Je m'apprête à rétorquer qu'il en sait certainement plus que moi en tant que professeur mais il me devance.

- J'ai dit celle, explique-t-il, tu es celle qui a le plus de technique. Mais ton corps n'arrive pas à suivre puisque ce n'est plus le même. Donc il va falloir que tu t'adaptes à ce nouveau corps, tu ne peux pas tout faire comme avant et c'est cela qui va être le plus difficile.

Nicolas réprimande Camille pour qu'elle arrête de faire le pitre sur les barres.

- Il y a un cours pour les adultes, mais c'est le mercredi pendant ton kiné. L'âge qui se rapproche le plus du tien serait celui du groupe du jeudi, des ados entre 16 et 18 ans. Même heure, même lieu, tu serais disponible ?

J'aimerai dire que j'ai autre chose à faire mais à la place je réponds par l'affirmative.

Ce soir-là, mon père me dépose à notre appartement où Drew est en train de prendre une douche.

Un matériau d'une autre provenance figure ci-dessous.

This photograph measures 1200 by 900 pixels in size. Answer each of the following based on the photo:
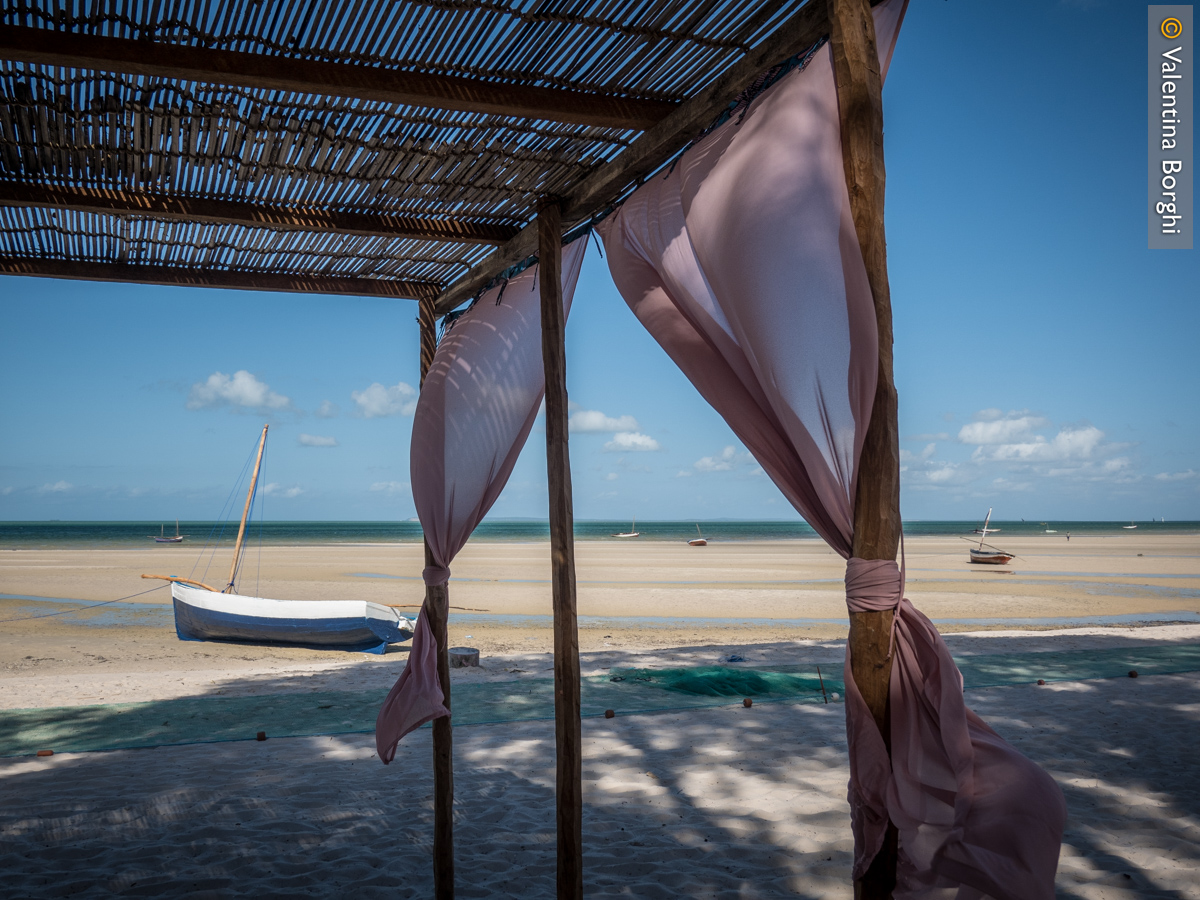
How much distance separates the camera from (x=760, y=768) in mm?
4039

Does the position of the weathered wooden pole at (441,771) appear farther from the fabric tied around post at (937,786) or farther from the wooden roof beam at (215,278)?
the fabric tied around post at (937,786)

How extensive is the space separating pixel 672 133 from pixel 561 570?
143cm

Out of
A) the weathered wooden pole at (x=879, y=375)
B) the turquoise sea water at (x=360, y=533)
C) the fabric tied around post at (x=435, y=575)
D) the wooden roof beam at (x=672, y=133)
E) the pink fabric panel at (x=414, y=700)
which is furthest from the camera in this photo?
the turquoise sea water at (x=360, y=533)

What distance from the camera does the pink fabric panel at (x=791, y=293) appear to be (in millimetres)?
1738

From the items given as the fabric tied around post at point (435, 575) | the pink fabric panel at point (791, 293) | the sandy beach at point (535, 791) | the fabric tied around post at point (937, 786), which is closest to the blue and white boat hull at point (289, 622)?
the sandy beach at point (535, 791)

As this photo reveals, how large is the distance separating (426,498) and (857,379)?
7.46 feet

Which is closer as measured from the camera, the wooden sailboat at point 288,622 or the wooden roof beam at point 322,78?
the wooden roof beam at point 322,78

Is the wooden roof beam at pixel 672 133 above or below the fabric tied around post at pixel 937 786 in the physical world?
above

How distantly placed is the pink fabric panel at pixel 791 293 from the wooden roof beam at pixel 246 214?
134cm

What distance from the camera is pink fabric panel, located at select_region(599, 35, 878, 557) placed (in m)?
1.74

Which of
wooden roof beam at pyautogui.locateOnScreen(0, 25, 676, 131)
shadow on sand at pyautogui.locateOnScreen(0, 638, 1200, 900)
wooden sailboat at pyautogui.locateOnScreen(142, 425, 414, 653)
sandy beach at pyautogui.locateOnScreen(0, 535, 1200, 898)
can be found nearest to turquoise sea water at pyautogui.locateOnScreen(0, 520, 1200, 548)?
wooden sailboat at pyautogui.locateOnScreen(142, 425, 414, 653)

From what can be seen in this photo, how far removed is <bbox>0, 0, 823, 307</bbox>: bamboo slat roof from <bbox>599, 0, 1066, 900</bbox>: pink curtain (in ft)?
0.96

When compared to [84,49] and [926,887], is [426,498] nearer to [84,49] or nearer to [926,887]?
[84,49]

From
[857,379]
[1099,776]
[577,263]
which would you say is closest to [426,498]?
[577,263]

Les cours à la fac ont véritablement repris cette semaine et selon son emploi du temps, il a du sport tous les jours. Je lui crie que je suis arrivée et il me répond qu'il en a pour cinq minutes.

Mon regard se pose sur la pièce principale et plus précisément sur l'écrin noir qui repose au centre de la table. Un écrin que je reconnais aussitôt. Comment peut-il se trouver là, alors même que je l'avais laissé là-bas ?

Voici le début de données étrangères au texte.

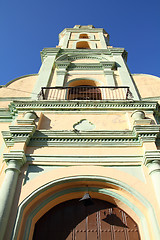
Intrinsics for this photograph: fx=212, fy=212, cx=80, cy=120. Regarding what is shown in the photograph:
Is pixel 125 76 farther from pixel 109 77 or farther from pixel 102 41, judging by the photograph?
pixel 102 41

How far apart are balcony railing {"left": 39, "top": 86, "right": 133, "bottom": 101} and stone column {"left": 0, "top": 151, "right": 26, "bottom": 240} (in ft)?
11.0

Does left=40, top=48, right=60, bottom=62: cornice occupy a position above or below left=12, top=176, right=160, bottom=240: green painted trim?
above

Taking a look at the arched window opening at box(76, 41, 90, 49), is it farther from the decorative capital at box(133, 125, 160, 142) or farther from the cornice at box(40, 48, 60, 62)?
the decorative capital at box(133, 125, 160, 142)

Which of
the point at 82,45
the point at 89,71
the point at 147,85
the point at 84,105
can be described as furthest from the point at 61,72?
the point at 82,45

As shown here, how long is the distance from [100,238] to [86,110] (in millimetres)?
3878

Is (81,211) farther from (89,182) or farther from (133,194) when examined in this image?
(133,194)

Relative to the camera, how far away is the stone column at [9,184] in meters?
4.20

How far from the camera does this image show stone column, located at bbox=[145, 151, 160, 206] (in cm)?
474

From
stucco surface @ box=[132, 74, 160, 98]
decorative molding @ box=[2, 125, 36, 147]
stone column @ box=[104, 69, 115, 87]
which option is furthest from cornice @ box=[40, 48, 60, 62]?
decorative molding @ box=[2, 125, 36, 147]

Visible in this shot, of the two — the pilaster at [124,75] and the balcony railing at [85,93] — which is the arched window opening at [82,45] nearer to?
the pilaster at [124,75]

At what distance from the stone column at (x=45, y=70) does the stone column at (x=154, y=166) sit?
489cm

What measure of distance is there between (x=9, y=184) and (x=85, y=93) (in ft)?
18.9

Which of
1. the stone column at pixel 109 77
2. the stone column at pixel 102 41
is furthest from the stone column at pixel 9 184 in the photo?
the stone column at pixel 102 41

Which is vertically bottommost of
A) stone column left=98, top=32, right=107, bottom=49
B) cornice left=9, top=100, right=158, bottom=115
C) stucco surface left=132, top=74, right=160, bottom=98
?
cornice left=9, top=100, right=158, bottom=115
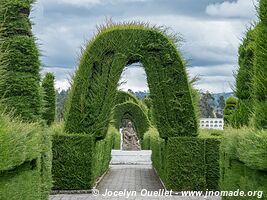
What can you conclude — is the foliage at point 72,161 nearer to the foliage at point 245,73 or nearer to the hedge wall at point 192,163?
the hedge wall at point 192,163

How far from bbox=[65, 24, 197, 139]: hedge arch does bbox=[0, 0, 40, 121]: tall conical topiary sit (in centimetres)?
420

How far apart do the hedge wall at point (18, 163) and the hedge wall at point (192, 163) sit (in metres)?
5.14

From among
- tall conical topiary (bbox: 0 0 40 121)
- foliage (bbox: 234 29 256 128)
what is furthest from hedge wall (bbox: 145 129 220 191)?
tall conical topiary (bbox: 0 0 40 121)

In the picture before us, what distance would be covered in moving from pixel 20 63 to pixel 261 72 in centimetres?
462

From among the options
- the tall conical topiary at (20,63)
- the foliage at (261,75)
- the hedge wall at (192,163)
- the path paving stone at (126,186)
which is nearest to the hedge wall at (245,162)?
the foliage at (261,75)

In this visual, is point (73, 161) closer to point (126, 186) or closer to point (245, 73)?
point (126, 186)

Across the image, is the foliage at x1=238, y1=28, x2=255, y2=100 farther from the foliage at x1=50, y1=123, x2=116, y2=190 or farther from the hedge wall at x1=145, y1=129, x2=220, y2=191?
the foliage at x1=50, y1=123, x2=116, y2=190

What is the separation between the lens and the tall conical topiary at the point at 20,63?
30.2 feet

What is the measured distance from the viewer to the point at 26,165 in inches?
287

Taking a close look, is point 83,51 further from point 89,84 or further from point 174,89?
point 174,89

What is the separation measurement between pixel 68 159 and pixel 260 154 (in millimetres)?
7991

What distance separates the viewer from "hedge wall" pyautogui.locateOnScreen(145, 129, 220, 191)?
1332 cm

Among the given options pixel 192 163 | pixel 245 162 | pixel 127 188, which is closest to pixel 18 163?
pixel 245 162

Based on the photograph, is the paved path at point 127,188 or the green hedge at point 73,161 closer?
the paved path at point 127,188
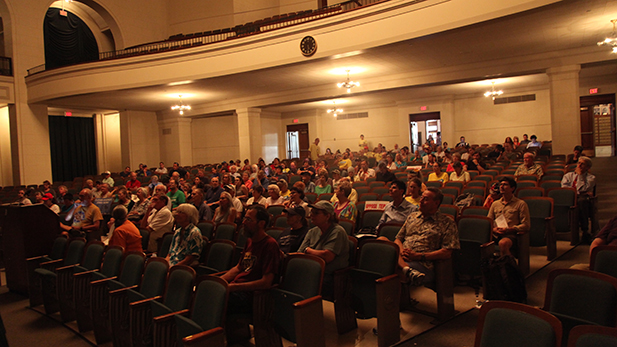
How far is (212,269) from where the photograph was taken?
3430 mm

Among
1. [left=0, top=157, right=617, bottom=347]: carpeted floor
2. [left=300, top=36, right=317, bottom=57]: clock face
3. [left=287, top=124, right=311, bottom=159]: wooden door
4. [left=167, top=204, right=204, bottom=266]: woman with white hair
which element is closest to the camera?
[left=0, top=157, right=617, bottom=347]: carpeted floor

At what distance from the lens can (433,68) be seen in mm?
10953

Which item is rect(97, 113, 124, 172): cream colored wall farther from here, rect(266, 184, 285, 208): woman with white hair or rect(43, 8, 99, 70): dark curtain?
rect(266, 184, 285, 208): woman with white hair

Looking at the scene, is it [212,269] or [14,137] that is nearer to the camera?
[212,269]

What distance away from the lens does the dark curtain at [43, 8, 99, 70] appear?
15523 mm

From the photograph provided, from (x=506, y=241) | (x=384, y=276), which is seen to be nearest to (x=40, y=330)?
(x=384, y=276)

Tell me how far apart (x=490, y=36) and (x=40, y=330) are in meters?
8.83

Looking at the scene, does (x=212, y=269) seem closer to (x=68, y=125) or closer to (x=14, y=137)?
(x=14, y=137)

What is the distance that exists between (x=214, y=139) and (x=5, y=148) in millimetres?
7968

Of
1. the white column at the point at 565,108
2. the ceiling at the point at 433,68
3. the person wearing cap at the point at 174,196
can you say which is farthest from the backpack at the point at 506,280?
the white column at the point at 565,108

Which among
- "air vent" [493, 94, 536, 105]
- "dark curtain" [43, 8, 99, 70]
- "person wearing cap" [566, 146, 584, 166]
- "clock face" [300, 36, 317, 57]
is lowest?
"person wearing cap" [566, 146, 584, 166]

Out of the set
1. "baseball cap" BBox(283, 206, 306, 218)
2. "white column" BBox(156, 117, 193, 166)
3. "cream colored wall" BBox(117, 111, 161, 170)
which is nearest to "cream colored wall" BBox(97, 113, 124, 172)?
"cream colored wall" BBox(117, 111, 161, 170)

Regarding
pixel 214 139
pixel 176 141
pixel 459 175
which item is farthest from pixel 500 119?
pixel 176 141

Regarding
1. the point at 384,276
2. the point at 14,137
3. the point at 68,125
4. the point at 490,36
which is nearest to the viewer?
the point at 384,276
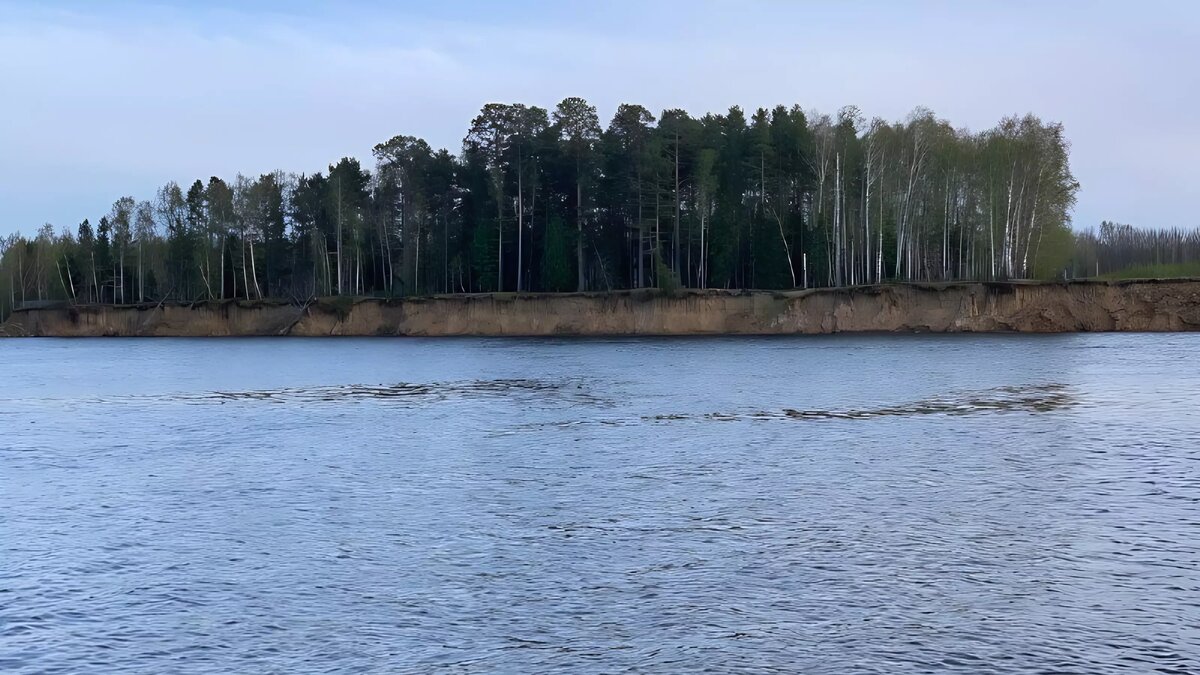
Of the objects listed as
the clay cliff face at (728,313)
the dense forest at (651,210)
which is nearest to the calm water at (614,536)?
the clay cliff face at (728,313)

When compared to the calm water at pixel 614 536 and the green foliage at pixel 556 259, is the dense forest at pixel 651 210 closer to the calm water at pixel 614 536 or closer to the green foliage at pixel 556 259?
the green foliage at pixel 556 259

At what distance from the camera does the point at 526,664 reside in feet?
A: 32.2

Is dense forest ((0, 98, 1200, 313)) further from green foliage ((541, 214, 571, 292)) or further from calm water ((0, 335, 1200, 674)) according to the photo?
calm water ((0, 335, 1200, 674))

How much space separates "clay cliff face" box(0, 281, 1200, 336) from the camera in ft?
260

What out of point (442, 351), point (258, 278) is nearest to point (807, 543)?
point (442, 351)

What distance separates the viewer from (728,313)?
87.6 metres

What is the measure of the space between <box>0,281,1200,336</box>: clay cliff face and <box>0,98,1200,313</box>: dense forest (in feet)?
16.0

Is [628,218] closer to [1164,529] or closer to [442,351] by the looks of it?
[442,351]

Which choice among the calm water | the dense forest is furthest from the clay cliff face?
the calm water

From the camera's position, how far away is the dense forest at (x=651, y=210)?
92000 mm

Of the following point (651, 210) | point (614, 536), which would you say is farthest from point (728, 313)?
point (614, 536)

Je suis toujours bloquée face à la petite boîte lorsque mon frère sort de la salle de bain.

- Comment l'as-tu eu ?

- Françoise. Tu l'avais oublié, murmure-t-il.

- Je ne l'avais pas oublié, je l'ai laissé là-bas, en même temps que lui.

Je prononce ce dernier mot dans un profond soupir. J'avais espéré pouvoir tout oublier, en laissant tout, ou presque, loin derrière moi. Sauf que ma mémoire est revenue, et avec elle tout ce qui le concernait.

- Tu m'as dit que tu étais partie pour ne plus penser à lui, tu as réussi ?

- Il revient quand je m'y attends le moins et il est toujours autant présent.

- J'ai vu une psy, annonce-t-il brutalement, pendant ton absence, parce que je n'y arrivais pas, sans lui et sans toi. Elle m'a poussé à parler de vous deux et ça m'a fait du bien. Il faut qu'on parle de lui, il faut que tu parles de Maxime.

Je tressaille en entendant son prénom, cela faisait une éternité que je ne l'avais pas entendu. Il marque un temps de pause.

- Oublier, puis faire semblant d'avoir oublié, ce n'était pas une solution, c'était pire, mille fois pire. Alors s'il te plait, parlons de lui. Moi aussi, commence-t-il, j'ai reçu une lettre de Maxime, où il me demande de prendre soin de toi, de te protéger. Je n'ai pas été à la hauteur jusqu'ici, je le serai à présent. Dis quelque chose, Cathy.

- Je l'aimais, soufflé-je les larmes aux yeux.

- Je sais, moi aussi et tu l'aimes encore, tout comme moi.

Je m'assoies sur une chaise et je prends le petit coffret dans mes mains, comme un trésor. Tous les moments de bonheur et de tristesse se rappellent à moi, sa voix résonne dans mon esprit. Des milliers de je t'aime comme prononcé à l'instant, des milliers de caresses qui semblent si réelles, des milliers de moments partagés avec lui.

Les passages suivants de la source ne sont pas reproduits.